→ Tarefas a realizar
[a] Extraia do texto sobre famílias nômades o trecho que começa nas palavras "Lembra das aulas" e termina após as palavras "gostinho de aventura.", reproduzindo-o sem nenhuma alteração.
[b] De acordo com o texto sobre famílias nômades, em que bairro nasceu a administradora Paula Torchin?

→ Texto extraído
☆ ☆ ☆ ☆ ☆

Lembra das aulas de História, quando ouvíamos falar dos povos nômades,
que circulavam de região para região, sempre à procura do melhor lugar
para fixar suas residências e aproveitar os recursos naturais? Pois é. Apesar
da evolução das civilizações e do abandono desse costume, ainda podemos
encontrar por aí gente moderna que vive exatamente assim: pulando de galho
em galho ao longo da vida. São famílias inteiras movendo-se para lá e para
cá, trocando de bairro, cidade e até de país, só que por um motivo diferente:
o trabalho dos pais. O resultado, às vezes, pode ser não ser bem
o desejado, mas não dá pra negar que tem, sim, um gostinho de aventura.
Por conta do emprego do pai, a administradora Paula Torchin se tornou
uma representante típica de uma moderna família nômade. E olha que os destinos
foram bem ecléticos. Nas onze vezes em que se mudou, a família fez as malas
para diversos cantos do Brasil, com direito a escala no exterior. "Nasci
no bairro de Botafogo, no Rio de Janeiro. Depois, fomos para o Leblon,
onde moramos em dois lugares. De lá, toca pro interior do Pará. Em seguida,
embarcamos para Vitória, onde também vivemos em dois apartamentos, em bairros
diferentes. Logo depois, meu pai foi chamado para trabalhar durante um
ano na Califórnia, então lá fomos nós. Quando retornamos, seguimos novamente
para Vitória e, depois, decidimos morar outra vez no Rio de Janeiro, pela
segunda vez em dois bairros diferentes. Fazendo as contas, foi praticamente
uma mudança a cada dois anos!", diz ela, que hoje está na França, longe
da família. Haja fôlego, não?

☆ ☆ ☆ ☆ ☆

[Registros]
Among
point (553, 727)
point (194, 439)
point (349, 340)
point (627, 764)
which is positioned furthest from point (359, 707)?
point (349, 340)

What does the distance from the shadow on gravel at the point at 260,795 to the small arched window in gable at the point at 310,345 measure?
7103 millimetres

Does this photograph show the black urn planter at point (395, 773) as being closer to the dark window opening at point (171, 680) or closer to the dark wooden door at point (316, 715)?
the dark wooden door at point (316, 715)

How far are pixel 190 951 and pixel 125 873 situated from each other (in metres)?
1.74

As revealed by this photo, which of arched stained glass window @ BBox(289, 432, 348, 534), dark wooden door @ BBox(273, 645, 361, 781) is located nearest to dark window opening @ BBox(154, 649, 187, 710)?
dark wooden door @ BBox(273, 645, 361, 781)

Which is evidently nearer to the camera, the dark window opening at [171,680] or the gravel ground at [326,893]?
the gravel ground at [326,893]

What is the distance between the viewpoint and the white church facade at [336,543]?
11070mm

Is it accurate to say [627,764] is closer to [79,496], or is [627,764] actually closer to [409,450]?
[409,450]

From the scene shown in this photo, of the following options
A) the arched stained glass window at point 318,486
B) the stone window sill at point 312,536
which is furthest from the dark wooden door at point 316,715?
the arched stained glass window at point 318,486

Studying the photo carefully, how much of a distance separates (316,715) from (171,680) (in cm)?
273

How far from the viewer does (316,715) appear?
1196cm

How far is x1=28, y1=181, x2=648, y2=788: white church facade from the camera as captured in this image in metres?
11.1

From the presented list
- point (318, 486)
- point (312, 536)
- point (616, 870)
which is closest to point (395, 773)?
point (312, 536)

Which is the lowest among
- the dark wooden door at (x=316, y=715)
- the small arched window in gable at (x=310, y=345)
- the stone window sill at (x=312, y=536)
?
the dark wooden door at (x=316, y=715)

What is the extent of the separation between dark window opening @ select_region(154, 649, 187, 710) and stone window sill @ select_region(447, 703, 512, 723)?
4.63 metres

☆ ☆ ☆ ☆ ☆

→ Respostas por tarefa
[a]
Lembra das aulas de História, quando ouvíamos falar dos povos nômades,
que circulavam de região para região, sempre à procura do melhor lugar
para fixar suas residências e aproveitar os recursos naturais? Pois é. Apesar
da evolução das civilizações e do abandono desse costume, ainda podemos
encontrar por aí gente moderna que vive exatamente assim: pulando de galho
em galho ao longo da vida. São famílias inteiras movendo-se para lá e para
cá, trocando de bairro, cidade e até de país, só que por um motivo diferente:
o trabalho dos pais. O resultado, às vezes, pode ser não ser bem
o desejado, mas não dá pra negar que tem, sim, um gostinho de aventura.

[b] Em Botafogo, no Rio de Janeiro.